WHAT YOU WILL DO: In the faculty listing below, where is the Justice and Reconciliation Project that Erin Baines co-founded?

SELECTED TEXT:
Program Faculty

UBC’s Master of Public Policy and Global Affairs (MPPGA) program, housed within the UBC School of Public Policy and Global Affairs, offers the opportunity to study alongside world-class professors who are recognized experts in their respective fields and have strong ties with the international policy community. Our faculty draws distinguished academics from each of the MPPGA program’s three founding partners: the Liu Institute for Global Issues (Liu), the Institute of Asian Research (IAR), and the Institute for Resources, Environment and Sustainability (IRES), as well as experts from Political Science, the Vancouver School of Economics, Sauder School of Business, UBC Journalism, and Peter A. Allard School of Law.

Erin Baines

Associate Professor, School of Public Policy and Global Affairs (SPPGA). Her research interests include transitional justice, the politics of humanitarianism and forced displacement and the study of gender, youth and armed conflict. She sits on the editorial board of the International Journal of Transitional Justice and is the co-founder of the Justice and Reconciliation Project (JRP) in Gulu, Uganda.

David Boyd

One of Canada’s leading experts in environmental law and policy and an internationally renowned authority on the relationship between human rights and environmental degradation. He was co-chair of Vancouver’s Greenest City 2020 initiative with Mayor Gregor Robertson. Boyd is also the award-winning author of over 100 articles and eight books including Cleaner, Greener, Healthier: A Prescription for Stronger Canadian Environmental Laws and Policies and The Optimistic Environmentalist: Progress Towards a Greener Future. He is a member of the Environmental Law Alliance Worldwide and the IUCN’s Commission on Environmental Law.

Timothy Cheek

Louis Cha Chair in Chinese Research at the Institute of Asian Research and a Professor in the Department of History. His research, teaching and translating focus on Modern Chinese history and society especially the role of the Chinese intellectuals in the twentieth century and the history of the Chinese Communist Party.

Brian Copeland

Professor in the Vancouver School of Economics at UBC. Brian teaches and does research in the fields of Environmental Economics and International Trade. Most of his work has been on the interaction between globalization, the environment, and the sustainability of renewable resources.

Cesi Cruz

Assistant Professor at the School of Public Policy and Global Affairs (SPPGA), jointly appointed with Political Science. She studies political economy, focusing on the interplay between electoral incentives and economic outcomes in consolidating democracies. Her research uses quantitative and qualitative methods, social network analysis, surveys, and field experiments. Cesi’s research is funded by the World Bank, USAID, and the U.S. National Science Foundation.

Michael Devereux

Michael Devereux is currently a Professor in the Vancouver School of Economics and has been at UBC since 1992. He obtained his PhD from Queen’s University. His main area of interest is in International Macroeconomics and International Finance. Currently, his research activity is in the area of exchange rate determination, the link between exchange rates and prices, and international aspects of monetary and fiscal policy. Recently, he has also worked on international financial linkages and their role in the global financial crisis.

DATA SECTION:
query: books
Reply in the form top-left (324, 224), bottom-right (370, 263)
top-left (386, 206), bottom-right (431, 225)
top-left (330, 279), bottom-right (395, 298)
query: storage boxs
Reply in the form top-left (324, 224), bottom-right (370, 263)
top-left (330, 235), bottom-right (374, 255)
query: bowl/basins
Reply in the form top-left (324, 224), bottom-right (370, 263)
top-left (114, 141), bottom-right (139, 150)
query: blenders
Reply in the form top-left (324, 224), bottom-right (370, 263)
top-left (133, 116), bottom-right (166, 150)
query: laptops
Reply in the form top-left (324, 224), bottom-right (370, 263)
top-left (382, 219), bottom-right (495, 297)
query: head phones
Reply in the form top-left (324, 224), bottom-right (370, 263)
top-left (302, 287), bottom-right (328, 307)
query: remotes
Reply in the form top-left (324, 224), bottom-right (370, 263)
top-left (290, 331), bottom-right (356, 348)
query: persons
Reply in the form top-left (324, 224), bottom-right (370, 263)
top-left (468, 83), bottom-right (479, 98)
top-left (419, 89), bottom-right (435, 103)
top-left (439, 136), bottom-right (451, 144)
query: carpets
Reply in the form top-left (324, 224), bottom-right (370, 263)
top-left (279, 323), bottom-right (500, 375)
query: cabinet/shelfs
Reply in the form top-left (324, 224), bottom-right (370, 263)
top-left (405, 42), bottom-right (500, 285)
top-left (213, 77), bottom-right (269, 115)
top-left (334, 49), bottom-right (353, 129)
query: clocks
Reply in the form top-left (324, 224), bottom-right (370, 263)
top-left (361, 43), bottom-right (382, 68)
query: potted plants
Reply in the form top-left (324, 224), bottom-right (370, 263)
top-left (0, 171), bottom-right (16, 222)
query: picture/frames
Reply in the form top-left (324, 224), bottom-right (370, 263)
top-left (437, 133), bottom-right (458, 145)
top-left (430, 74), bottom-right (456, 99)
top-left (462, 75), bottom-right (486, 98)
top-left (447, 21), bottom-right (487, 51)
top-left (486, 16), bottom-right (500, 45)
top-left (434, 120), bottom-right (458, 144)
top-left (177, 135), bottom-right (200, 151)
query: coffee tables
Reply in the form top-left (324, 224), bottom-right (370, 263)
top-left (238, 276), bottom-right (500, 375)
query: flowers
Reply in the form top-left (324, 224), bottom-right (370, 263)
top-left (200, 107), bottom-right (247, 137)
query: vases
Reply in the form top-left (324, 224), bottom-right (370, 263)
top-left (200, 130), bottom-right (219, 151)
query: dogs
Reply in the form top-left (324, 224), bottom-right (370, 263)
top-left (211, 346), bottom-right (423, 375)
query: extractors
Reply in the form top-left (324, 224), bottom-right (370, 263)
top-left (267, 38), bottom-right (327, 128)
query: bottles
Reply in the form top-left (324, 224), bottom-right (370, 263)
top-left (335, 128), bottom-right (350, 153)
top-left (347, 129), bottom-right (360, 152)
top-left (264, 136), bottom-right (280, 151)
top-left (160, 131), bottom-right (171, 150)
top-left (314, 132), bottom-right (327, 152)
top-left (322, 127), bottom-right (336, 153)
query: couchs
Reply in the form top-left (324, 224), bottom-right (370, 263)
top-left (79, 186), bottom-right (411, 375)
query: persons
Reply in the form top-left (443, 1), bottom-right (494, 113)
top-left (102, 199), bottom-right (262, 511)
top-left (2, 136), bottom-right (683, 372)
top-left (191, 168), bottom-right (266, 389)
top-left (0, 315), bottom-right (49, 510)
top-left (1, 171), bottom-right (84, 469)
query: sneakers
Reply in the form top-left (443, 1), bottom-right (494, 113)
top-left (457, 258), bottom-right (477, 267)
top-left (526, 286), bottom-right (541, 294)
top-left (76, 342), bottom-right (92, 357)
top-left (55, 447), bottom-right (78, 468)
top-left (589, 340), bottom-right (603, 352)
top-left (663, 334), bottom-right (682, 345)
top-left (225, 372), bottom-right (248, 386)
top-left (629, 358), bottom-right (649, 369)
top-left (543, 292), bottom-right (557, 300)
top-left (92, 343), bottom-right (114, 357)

RESPONSE BELOW: Gulu, Uganda